Sugar mixture consumption profiles by L. starkeyi on a mixture of 33.3 g/L glucose and 15.8 g/L cellobiose. Pre-cultures were prepared from YP liquid medium containing 20 g/L glucose (a) and 19.5 g/L cellobiose (b), respectively. The culture was conducted at 30 °C, 200 rpm for 96 h. Error bars represent standard deviation from the mean of three independent experiments
SSLP on Cellulose Without Supplementing β-Glucosidase
The SSLP on 50 g/L cellulose by L. starkeyi using Cellic® CTec2 or T-cellulase was investigated and compared. The profiles of substrate consumption, cell growth, and lipid accumulation are illustrated in Fig. 3. Cellulose was constantly decreased while the lipid accumulated concurrently. Glucose was increased to 3.2 g/L at 24 h when Cellic® CTec2 was loaded.

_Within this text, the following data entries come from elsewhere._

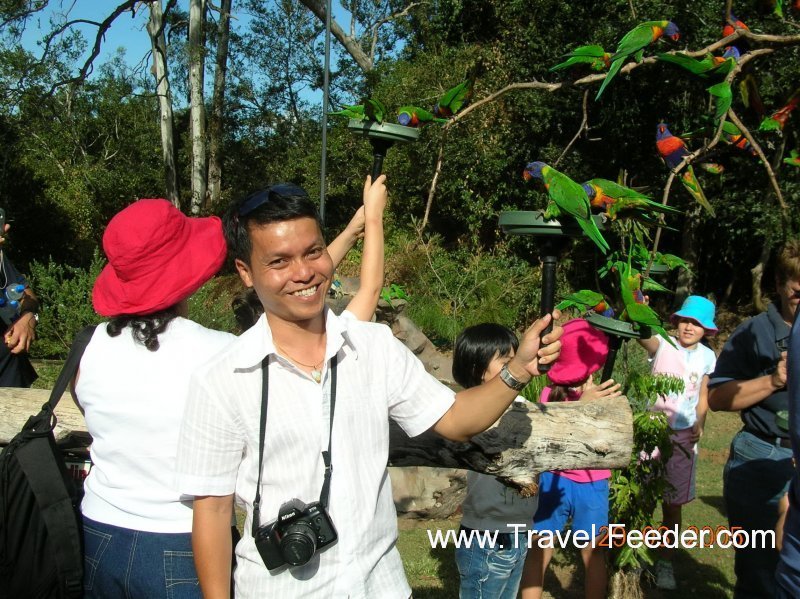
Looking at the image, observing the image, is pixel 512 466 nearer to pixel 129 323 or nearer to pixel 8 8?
pixel 129 323

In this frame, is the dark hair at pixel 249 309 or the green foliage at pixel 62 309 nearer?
the dark hair at pixel 249 309

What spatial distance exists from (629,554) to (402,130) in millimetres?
2284

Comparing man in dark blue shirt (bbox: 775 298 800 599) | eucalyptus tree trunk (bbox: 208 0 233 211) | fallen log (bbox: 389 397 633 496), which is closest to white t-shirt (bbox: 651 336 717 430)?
fallen log (bbox: 389 397 633 496)

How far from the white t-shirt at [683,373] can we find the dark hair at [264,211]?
3057 mm

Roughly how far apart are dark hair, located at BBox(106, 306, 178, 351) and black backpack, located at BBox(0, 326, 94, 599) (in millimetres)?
103

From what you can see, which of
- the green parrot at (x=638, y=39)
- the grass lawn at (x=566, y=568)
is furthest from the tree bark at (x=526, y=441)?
the grass lawn at (x=566, y=568)

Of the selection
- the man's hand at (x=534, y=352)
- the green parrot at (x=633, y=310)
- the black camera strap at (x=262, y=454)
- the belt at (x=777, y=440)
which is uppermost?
the green parrot at (x=633, y=310)

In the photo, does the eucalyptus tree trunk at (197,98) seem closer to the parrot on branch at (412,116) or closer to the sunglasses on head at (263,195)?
the parrot on branch at (412,116)

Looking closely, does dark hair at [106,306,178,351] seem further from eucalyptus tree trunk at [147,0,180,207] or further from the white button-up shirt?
eucalyptus tree trunk at [147,0,180,207]

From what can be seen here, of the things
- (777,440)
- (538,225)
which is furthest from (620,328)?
(777,440)

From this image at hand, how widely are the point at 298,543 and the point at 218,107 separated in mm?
18166

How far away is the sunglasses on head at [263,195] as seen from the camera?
1.47m

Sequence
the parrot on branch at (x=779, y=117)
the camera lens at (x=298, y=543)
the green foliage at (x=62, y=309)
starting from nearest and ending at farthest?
1. the camera lens at (x=298, y=543)
2. the parrot on branch at (x=779, y=117)
3. the green foliage at (x=62, y=309)

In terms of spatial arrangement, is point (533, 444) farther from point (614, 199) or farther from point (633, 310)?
point (614, 199)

Glucose and cello-oligosaccharides were kept at very low concentrations, when the SSLP culture was in excess of 48 h. Lipid titer and cellulose conversion were 7.7 g/L and 89.6%, respectively, when the SSLP was stopped at 144 h (Fig. 3a). In contrast, cello-oligosaccharides reached 3.9 g/L at 24 h when the T-cellulase with low β-glucosidase activity was used. Cello-oligosaccharides were then reduced and consistently below 0.5 g/L when the SSLP exceeded 24 h. Surprisingly, lipid titer and cellulose conversion reached 9.1 g/L and 92.4%, respectively (Fig. 3b). It was indicated that high amounts of β-glucosidase exerted no positive effects on the overall cellulose conversion and lipid output.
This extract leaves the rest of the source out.